## [O que fazer]
Transcreva, na ordem em que aparecem, todas as frases entre aspas que o texto sobre o discurso de Bolsonaro em um evento evangélico atribui ao presidente.

## [Documento de origem]

Então, imagine Bolsonaro em um local que vai aplaudi-lo em vez de vaiá-lo, a poucos meses das eleições, e dentro de um evento evangélico —ocasião em que foi chamado a subir no palco.

Deu no que deu: fala transfóbica e Ecafóbica (Eca = Estatuto da Criança e do Adolescente, a lei maior que defende os direitos dos menores de idade no país).

"O que nós queremos é que o Joãozinho seja Joãozinho a vida toda. A Mariazinha seja Maria a vida toda", disse o presidente, voltando a bater na tecla do rosa e do azul da ex-ministra Damares. "Que constituam família, que seu caráter não seja deturpado em sala de aula", continuou.

Ai, ai, mesmo sabendo que o discurso é eleitoreiro, dirigido à sua base mais antiquada, mais extemporânea, ainda assim fico pasma com a violência dessa fala. Bolsonaro estava conversando com um público religioso, cristão. Como todos sabemos, o cristianismo de raiz defende a inclusão.

## [Material extraído]
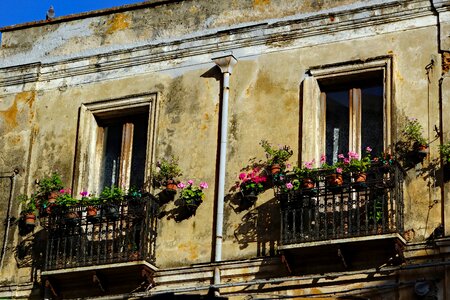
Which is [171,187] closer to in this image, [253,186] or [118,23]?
[253,186]

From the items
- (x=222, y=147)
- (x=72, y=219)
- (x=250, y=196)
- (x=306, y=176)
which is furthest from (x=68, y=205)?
(x=306, y=176)

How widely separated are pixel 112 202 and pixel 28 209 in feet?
5.51

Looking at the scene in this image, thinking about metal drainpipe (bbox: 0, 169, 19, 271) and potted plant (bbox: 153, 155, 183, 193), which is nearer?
potted plant (bbox: 153, 155, 183, 193)

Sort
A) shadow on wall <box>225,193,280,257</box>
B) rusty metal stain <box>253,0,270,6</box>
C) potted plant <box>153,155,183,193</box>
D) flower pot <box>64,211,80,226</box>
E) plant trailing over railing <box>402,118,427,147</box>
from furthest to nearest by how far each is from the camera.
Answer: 1. rusty metal stain <box>253,0,270,6</box>
2. flower pot <box>64,211,80,226</box>
3. potted plant <box>153,155,183,193</box>
4. shadow on wall <box>225,193,280,257</box>
5. plant trailing over railing <box>402,118,427,147</box>

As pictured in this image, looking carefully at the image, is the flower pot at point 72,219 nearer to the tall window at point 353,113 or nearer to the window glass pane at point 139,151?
the window glass pane at point 139,151

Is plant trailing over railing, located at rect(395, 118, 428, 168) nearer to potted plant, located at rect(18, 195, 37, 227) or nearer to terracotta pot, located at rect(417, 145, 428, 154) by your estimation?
terracotta pot, located at rect(417, 145, 428, 154)

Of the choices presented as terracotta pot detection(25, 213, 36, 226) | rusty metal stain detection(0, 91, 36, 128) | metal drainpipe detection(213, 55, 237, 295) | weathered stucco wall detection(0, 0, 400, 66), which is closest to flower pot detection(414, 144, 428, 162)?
weathered stucco wall detection(0, 0, 400, 66)

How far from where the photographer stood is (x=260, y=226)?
19.0 m

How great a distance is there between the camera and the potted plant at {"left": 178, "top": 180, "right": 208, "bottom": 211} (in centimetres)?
1948

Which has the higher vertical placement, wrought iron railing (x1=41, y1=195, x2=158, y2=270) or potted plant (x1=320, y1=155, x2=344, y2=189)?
potted plant (x1=320, y1=155, x2=344, y2=189)

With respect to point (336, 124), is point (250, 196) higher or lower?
lower

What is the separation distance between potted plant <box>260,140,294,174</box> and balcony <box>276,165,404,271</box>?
1.67 feet

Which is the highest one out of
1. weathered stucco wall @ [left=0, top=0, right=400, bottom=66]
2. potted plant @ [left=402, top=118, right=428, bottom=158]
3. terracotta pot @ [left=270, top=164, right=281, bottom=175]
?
weathered stucco wall @ [left=0, top=0, right=400, bottom=66]

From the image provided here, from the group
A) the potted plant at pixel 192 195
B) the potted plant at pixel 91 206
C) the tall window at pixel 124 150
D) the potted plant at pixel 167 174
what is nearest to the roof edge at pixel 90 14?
the tall window at pixel 124 150
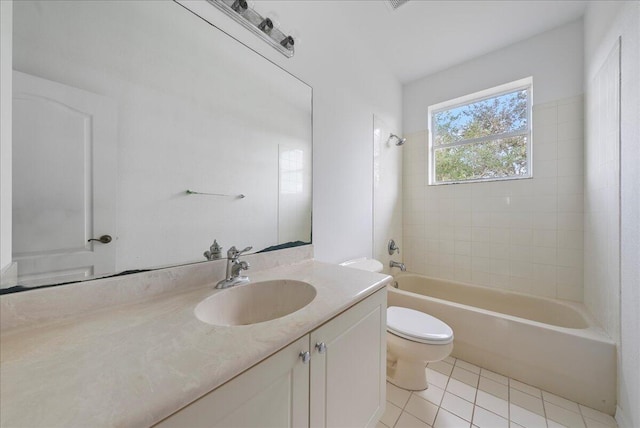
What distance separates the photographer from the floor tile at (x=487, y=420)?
1.18 metres

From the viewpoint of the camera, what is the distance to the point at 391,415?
1.25 m

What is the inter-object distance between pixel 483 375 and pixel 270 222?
1.83m

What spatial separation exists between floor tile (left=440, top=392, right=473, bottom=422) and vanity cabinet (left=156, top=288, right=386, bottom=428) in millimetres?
556

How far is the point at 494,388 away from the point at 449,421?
0.48 meters

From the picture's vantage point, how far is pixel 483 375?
1.55 metres

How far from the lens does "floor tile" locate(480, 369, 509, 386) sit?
1.49 m

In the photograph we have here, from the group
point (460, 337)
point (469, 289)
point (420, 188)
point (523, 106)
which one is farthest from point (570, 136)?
point (460, 337)

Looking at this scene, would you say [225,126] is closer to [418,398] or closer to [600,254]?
[418,398]

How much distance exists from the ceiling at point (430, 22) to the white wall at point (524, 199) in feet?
0.64

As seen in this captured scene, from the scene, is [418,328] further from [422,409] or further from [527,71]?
[527,71]

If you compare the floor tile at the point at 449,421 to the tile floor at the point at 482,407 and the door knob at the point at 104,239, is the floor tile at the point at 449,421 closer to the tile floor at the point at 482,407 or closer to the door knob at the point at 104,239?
the tile floor at the point at 482,407

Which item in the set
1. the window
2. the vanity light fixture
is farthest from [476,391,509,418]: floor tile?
the vanity light fixture

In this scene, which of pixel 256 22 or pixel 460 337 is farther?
pixel 460 337

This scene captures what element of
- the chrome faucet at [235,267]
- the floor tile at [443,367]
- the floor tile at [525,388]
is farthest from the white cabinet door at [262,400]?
the floor tile at [525,388]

## [Resultado a seguir]
1. "O que nós queremos é que o Joãozinho seja Joãozinho a vida toda."
2. "A Mariazinha seja Maria a vida toda"
3. "Que constituam família, que seu caráter não seja deturpado em sala de aula"